Goals >>
1. According to the Red Line article, how long was the proposed rail link, and between which two places would it have run?
2. Write the next part of the Red Line article, picking up after its last sentence.

Del. Robbyn T. Lewis (D-Baltimore City) shows where the proposed Red Line would have run through her legislative district. Photo by Bruce DePuyt

Four years ago Tuesday, Gov. Lawrence J. Hogan Jr. (R) pulled the plug on the Red Line, a federally approved subway line in the Baltimore region that planners had been working on for more than a decade.

For Del. Robbyn T. Lewis (D-Baltimore City), the outrage is as fresh as if Hogan had just made the decision yesterday.

“It boggles my mind,” she told a reporter during a recent interview in her Annapolis office. “I can’t process it. It was so unnecessary.”

Hogan was just six months into his first term when he spiked the proposed transit line, a 14-mile rail link that would have run from Woodlawn in the west to Bayview in the east.

He announced his decision with gusto, telling reporters, “We are not opposed to public transportation. We are opposed to wasteful boondoggles.”

Indeed, Hogan proved his willingness to invest billions in mass transit by announcing his decision to build the Washington, D.C., region’s Purple Line on the same day he deep-sixed the $2.9 billion Baltimore project.

But that was cold comfort to Lewis, who is believed to be the only member of the General Assembly who doesn’t own a car.

“I use the term car-free,” the 55-year-old lawmaker said of her bike-walk-and-transit lifestyle. 

“I’m not ‘carless.’ That implies a certain helpless deprivation. I choose to be liberated from the burden and expense of car ownership.”

[Stored records]
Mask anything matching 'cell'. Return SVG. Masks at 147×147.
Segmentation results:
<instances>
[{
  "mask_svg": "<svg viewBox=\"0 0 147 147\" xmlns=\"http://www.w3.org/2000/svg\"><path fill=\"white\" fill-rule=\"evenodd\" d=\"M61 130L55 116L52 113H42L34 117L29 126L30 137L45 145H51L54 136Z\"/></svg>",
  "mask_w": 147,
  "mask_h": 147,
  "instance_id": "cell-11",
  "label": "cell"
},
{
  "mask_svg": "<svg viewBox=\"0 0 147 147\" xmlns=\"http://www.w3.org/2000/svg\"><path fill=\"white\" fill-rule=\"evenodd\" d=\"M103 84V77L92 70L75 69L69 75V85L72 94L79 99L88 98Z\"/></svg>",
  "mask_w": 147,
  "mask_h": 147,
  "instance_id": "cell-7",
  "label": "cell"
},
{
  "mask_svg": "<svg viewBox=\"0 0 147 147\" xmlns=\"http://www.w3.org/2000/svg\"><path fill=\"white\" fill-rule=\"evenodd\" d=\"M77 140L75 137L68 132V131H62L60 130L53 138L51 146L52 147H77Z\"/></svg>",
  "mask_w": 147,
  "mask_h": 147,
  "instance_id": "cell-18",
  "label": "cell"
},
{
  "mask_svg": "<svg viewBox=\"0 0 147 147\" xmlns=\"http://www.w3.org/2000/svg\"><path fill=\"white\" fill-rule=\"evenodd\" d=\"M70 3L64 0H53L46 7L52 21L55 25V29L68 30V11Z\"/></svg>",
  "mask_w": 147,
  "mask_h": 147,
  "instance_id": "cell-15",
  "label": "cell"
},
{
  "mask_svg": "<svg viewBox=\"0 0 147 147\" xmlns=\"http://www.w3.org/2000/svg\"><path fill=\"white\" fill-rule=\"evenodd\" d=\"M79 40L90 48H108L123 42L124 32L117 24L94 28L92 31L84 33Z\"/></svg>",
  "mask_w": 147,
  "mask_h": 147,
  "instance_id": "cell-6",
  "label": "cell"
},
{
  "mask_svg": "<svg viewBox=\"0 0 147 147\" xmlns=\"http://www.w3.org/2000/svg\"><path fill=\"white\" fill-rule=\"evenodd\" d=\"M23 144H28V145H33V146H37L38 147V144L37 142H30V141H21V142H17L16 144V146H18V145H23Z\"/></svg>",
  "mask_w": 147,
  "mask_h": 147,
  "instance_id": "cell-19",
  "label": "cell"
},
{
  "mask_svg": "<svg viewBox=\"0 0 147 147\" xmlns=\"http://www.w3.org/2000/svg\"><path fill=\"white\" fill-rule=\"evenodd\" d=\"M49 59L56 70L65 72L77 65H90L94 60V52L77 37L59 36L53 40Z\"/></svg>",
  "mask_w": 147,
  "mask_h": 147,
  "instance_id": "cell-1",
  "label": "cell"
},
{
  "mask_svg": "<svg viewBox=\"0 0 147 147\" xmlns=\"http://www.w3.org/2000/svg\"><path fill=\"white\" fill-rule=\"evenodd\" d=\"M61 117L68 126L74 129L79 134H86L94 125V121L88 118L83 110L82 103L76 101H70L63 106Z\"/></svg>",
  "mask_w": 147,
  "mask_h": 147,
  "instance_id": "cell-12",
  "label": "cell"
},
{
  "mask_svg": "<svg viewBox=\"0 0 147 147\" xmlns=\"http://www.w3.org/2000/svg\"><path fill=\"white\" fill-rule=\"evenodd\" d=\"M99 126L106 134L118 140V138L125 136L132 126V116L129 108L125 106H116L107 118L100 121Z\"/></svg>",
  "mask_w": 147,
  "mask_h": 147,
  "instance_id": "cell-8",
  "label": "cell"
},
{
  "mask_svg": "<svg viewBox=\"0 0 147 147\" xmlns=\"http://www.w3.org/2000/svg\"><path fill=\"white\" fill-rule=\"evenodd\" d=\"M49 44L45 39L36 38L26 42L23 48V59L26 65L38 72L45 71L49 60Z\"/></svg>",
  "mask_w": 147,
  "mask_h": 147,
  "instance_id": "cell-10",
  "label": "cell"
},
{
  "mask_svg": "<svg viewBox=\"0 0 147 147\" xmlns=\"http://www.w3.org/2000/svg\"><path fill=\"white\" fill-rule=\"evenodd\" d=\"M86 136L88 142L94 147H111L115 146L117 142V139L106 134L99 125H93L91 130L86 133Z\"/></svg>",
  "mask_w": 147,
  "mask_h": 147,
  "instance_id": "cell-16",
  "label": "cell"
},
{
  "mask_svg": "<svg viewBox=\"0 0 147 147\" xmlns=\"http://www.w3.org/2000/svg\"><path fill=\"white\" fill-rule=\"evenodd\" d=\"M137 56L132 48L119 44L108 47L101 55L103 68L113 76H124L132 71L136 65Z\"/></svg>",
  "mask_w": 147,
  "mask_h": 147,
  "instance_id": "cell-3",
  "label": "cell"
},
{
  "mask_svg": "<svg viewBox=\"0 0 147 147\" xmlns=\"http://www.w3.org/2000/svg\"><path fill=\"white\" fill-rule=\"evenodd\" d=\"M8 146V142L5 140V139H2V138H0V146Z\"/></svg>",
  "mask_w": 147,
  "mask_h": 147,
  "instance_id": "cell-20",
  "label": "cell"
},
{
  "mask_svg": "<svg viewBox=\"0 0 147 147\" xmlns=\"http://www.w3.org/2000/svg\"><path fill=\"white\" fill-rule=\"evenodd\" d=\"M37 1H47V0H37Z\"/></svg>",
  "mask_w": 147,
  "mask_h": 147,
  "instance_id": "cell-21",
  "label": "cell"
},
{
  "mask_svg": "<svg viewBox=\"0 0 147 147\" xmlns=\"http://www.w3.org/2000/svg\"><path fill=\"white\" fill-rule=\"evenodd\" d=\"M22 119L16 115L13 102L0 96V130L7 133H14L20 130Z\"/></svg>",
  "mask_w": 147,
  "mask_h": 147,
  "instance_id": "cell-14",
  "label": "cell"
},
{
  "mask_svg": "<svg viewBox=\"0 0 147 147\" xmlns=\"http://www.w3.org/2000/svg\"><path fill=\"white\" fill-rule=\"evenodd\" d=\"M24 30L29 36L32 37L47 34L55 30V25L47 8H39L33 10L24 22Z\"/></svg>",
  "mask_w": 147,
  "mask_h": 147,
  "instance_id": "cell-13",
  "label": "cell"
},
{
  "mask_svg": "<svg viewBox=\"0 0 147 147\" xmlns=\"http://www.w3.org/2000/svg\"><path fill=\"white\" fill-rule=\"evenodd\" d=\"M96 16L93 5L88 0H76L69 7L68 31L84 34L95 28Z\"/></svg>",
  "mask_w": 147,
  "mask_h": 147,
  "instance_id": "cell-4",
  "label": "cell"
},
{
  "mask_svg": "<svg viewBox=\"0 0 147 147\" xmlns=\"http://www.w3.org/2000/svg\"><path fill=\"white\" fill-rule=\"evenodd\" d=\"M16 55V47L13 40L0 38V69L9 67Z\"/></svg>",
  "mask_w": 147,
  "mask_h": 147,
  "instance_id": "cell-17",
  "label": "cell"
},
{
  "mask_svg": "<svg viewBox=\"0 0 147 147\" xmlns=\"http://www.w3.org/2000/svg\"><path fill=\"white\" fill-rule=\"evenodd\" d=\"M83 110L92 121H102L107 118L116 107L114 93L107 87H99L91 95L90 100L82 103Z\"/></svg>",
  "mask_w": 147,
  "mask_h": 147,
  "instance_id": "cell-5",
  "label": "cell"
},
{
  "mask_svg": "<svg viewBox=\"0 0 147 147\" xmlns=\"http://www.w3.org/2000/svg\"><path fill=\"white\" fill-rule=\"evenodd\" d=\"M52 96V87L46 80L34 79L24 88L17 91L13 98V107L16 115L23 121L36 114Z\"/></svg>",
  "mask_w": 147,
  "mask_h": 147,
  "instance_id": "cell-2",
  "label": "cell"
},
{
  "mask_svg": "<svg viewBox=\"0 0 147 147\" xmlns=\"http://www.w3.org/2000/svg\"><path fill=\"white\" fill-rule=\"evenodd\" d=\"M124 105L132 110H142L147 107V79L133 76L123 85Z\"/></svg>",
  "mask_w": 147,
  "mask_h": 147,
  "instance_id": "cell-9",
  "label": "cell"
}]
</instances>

Task responses >>
1. It was a 14-mile rail link that would have run from Woodlawn in the west to Bayview in the east.

2.
An international public health and policy professional who works as a consultant for the University of Baltimore, Lewis’ dedication to “car-free” living was put to the test when she was appointed to the legislature to fill a vacancy in 2017.

Suddenly, she had to face the challenge of getting to Annapolis every Monday and home to Baltimore’s 46th District every Friday.

How does Lewis do it?

She takes Lyft, which runs her about $50 each way from her Patterson Park home. 

Compared with the cost of owning a car — car payment, gas, insurance, the inevitable parking tickets, maintenance, and so on — Lewis figures she comes out ahead. 

Plus, she hated having a car.

“I hated it. I resented it,” she said. “I had to resort to burning fossil fuels to go to the grocery store.”

So she gave her car to her sister, who lives in Silver Spring, an act that left her feeling “liberated.”

Lewis grew up in suburban Indiana, outside Chicago and “like everybody else,” she got her learners permit at 15. 

Her first car was a hand-me-down AMC Pacer. 

But her father was a physician who decided his daughters would attend a private school in the city, over an hour away.

Though she was grateful for the advantages of a top-tier education, those long drives back and forth had an impact. And it wasn’t just the activities she missed out on.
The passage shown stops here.